Question

A car crashes against a wall. The initial velocity at collision is 15 m/sec and the velocity after collision is 2.6 m/sec in the opposite direction. The mass of the car is 1500 kg. What is the average force exerted on the automobile bumper if collision lasts for 0.15 seconds.

1.

1.76 × 10⁵ N

2.

2.1 × 10⁵ N

3.

2.76 × 10⁵ N

4. None of these

Answer 1

Correct Answer - Option 1 :

1.76 × 10⁵ N

Concept:

Impulse (I): It is defined as the integral of force with respect to time.

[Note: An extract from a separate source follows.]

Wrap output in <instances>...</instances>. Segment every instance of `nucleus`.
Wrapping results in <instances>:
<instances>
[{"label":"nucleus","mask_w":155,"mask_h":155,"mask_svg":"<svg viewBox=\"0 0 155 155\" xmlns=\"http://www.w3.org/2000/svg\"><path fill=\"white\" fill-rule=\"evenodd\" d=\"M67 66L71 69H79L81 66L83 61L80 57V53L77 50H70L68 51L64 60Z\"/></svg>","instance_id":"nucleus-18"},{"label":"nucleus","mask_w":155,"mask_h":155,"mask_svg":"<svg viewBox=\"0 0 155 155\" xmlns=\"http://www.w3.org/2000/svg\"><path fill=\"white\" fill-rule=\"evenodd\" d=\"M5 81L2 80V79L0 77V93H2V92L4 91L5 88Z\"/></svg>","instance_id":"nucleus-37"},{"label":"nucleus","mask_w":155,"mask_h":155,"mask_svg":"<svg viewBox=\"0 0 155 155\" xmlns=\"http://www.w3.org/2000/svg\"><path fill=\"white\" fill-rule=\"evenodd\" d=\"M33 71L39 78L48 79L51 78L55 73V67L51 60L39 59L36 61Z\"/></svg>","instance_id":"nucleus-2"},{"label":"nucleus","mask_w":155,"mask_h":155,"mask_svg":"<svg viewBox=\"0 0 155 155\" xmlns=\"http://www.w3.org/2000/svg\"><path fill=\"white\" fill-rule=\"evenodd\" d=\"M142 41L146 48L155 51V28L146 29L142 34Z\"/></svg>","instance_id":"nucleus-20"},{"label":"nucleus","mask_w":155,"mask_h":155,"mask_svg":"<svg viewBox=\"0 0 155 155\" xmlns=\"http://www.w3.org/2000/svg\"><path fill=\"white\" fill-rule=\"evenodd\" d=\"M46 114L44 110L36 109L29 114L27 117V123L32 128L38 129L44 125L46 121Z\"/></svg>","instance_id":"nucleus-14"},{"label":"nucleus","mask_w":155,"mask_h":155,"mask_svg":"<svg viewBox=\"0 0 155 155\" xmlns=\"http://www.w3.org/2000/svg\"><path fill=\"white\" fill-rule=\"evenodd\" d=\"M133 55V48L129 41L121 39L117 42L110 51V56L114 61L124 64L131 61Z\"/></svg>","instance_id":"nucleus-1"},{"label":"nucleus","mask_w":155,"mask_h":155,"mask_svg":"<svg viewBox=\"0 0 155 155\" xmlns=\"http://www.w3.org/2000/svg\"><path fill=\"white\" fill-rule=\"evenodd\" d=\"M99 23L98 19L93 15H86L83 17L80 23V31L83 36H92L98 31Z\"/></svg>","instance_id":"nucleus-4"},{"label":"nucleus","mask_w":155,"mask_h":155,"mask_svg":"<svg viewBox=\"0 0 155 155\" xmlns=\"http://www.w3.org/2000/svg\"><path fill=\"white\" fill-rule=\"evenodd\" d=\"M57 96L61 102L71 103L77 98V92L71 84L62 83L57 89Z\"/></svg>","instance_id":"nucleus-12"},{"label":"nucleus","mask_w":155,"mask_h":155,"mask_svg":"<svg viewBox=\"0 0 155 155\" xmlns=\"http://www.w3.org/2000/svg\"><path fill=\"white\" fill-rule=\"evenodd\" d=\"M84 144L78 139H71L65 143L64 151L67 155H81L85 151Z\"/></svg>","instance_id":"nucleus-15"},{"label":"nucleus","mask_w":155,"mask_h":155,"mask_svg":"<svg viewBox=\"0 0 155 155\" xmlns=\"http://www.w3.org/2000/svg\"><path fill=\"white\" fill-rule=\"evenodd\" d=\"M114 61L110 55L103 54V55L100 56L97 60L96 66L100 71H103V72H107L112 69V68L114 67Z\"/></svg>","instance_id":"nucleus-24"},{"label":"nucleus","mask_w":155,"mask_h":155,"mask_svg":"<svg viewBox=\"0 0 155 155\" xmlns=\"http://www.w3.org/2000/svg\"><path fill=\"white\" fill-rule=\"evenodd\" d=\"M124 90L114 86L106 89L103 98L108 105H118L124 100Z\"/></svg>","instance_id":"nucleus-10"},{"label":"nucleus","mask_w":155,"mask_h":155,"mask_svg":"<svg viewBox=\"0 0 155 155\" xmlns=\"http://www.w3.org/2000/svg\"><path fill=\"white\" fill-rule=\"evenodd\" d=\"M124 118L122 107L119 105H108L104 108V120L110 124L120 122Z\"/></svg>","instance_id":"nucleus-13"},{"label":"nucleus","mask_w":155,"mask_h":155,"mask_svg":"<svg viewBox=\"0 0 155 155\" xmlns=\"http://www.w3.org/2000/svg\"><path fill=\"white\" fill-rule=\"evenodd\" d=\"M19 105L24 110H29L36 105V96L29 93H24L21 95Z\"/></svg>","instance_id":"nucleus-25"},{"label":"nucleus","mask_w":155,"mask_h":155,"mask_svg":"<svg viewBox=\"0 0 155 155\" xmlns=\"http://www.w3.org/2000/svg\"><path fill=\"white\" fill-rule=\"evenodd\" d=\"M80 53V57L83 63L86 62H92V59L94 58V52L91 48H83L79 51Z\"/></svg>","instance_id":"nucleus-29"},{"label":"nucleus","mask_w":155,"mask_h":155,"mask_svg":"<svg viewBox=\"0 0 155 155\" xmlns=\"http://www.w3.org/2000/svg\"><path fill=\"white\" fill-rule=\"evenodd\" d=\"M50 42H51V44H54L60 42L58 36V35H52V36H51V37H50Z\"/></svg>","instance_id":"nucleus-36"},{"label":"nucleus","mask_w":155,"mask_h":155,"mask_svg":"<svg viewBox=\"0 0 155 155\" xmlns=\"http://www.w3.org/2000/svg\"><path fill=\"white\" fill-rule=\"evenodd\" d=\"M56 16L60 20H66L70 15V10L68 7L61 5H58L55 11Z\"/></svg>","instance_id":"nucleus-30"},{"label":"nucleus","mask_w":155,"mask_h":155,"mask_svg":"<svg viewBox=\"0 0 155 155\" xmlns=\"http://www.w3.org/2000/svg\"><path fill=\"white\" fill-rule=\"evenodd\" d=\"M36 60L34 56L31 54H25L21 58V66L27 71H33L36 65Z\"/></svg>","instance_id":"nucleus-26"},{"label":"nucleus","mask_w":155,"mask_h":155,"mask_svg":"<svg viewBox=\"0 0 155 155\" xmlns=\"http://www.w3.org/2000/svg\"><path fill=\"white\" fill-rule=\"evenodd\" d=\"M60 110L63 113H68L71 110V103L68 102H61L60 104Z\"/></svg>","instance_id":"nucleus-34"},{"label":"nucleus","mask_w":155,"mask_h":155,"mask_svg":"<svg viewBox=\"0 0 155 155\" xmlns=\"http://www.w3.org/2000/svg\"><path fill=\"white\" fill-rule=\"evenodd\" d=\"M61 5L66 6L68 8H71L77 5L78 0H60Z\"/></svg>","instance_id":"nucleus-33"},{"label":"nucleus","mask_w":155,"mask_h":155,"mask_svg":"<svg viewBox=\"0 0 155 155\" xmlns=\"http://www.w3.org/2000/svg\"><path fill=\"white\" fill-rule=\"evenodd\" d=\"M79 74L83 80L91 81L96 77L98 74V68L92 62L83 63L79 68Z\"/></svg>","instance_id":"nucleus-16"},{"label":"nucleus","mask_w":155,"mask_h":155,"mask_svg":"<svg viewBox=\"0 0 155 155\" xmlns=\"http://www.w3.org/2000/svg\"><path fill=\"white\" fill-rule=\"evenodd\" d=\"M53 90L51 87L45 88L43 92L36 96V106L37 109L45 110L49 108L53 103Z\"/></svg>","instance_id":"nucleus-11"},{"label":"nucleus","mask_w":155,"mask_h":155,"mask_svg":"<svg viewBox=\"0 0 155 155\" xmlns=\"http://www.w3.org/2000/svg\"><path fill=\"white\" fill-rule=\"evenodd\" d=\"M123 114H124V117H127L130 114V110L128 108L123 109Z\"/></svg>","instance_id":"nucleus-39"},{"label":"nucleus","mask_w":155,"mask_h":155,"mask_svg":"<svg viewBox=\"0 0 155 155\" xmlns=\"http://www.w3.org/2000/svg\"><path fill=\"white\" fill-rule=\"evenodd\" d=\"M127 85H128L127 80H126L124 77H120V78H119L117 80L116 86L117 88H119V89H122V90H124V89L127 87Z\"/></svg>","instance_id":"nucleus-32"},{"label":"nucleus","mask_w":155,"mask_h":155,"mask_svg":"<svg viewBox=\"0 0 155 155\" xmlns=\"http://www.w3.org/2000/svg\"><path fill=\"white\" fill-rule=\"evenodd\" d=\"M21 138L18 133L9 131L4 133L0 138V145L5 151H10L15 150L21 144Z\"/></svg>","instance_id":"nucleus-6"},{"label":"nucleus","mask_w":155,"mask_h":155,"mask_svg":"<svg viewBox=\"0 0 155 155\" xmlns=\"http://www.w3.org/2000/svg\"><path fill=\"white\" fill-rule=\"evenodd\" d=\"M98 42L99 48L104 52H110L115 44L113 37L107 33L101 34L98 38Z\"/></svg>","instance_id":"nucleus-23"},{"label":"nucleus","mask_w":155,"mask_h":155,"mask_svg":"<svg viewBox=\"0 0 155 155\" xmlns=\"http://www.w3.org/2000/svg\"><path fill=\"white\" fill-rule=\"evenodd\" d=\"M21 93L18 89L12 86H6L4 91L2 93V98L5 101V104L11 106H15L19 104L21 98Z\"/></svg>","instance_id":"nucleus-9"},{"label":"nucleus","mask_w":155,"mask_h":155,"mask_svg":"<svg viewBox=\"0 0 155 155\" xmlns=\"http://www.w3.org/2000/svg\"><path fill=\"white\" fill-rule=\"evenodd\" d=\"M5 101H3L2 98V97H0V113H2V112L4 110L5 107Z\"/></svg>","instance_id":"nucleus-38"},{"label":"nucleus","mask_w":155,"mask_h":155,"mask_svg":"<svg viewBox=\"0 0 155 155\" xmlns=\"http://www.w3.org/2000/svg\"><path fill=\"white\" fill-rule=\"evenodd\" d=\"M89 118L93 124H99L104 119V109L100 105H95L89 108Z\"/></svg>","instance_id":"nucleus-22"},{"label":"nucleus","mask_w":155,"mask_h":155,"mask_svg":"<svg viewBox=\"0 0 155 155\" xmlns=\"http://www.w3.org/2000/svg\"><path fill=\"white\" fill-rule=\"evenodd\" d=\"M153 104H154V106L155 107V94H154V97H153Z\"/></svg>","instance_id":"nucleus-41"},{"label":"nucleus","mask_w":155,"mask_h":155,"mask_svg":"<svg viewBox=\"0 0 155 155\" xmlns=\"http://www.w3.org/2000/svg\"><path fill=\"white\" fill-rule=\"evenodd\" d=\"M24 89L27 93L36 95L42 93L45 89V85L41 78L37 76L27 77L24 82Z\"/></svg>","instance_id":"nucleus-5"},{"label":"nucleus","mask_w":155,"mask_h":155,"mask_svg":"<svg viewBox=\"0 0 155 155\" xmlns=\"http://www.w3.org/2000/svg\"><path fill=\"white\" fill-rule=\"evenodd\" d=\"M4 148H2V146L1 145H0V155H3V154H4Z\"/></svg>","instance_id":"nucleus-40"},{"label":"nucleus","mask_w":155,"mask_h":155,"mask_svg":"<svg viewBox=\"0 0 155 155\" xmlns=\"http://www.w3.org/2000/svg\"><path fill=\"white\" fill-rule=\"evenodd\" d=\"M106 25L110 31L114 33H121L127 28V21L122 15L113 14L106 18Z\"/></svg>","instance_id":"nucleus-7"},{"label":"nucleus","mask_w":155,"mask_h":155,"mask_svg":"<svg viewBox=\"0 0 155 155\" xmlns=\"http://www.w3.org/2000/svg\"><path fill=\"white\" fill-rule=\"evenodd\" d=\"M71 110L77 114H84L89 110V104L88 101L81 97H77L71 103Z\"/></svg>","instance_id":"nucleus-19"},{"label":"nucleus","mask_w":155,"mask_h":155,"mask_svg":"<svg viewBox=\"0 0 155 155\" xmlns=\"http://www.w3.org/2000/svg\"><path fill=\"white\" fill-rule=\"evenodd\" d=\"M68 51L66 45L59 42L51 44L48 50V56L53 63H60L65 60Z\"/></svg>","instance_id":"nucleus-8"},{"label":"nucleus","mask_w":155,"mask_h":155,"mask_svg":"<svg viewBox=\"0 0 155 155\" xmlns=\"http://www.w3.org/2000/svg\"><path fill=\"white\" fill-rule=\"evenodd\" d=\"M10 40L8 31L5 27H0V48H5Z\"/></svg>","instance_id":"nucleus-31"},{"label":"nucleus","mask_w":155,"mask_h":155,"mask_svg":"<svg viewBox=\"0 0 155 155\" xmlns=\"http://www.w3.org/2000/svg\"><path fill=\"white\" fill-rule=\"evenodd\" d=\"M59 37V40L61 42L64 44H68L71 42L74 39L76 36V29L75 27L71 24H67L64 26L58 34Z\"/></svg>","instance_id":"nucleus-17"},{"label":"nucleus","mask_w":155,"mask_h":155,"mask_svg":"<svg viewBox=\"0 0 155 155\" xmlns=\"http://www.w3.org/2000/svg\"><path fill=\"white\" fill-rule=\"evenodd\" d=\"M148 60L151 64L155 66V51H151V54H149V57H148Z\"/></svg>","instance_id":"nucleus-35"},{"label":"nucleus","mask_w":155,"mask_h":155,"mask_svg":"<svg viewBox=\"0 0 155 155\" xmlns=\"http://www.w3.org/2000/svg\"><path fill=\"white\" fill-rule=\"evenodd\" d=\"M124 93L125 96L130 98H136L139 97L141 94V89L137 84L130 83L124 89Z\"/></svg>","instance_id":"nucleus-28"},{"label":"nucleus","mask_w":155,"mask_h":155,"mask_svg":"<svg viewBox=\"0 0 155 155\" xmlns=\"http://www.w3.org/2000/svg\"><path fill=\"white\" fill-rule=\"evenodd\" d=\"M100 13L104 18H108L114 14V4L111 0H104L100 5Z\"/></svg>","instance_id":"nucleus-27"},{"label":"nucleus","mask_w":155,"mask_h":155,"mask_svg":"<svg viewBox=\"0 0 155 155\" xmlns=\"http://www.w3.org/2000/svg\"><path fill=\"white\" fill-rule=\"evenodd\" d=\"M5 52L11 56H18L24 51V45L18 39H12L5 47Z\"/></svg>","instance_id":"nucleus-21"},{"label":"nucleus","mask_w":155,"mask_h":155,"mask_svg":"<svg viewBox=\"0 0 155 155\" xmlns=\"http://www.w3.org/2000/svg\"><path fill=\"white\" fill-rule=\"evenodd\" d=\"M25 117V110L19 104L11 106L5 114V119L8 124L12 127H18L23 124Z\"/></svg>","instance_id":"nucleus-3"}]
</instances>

It is a vector quantity. Or it is also defined as a change in the linear moment (P) with respect to time.

I = F  × dt = ΔP 

According to Newton's second law, the Force can be defined as a moment per time.

∴  \({\bf{F}} = \frac{{{\bf{d}}\left( {{\bf{mv}}} \right)}}{{{\bf{dt}}}}\)

This is known as the Impulse momentum equation.

where, m = mass of body, v = relative velocity

Calculation:

Given:

m = 1500 kg, v₁ = 15 m/s, v₂ = 2.6 m/s, t = 0.15 s

Therefore, \(F=\frac{1500\times (15-(-2.6))}{0.15}=\frac{1500\times17.6}{0.15}=1.76\times10^5~N\)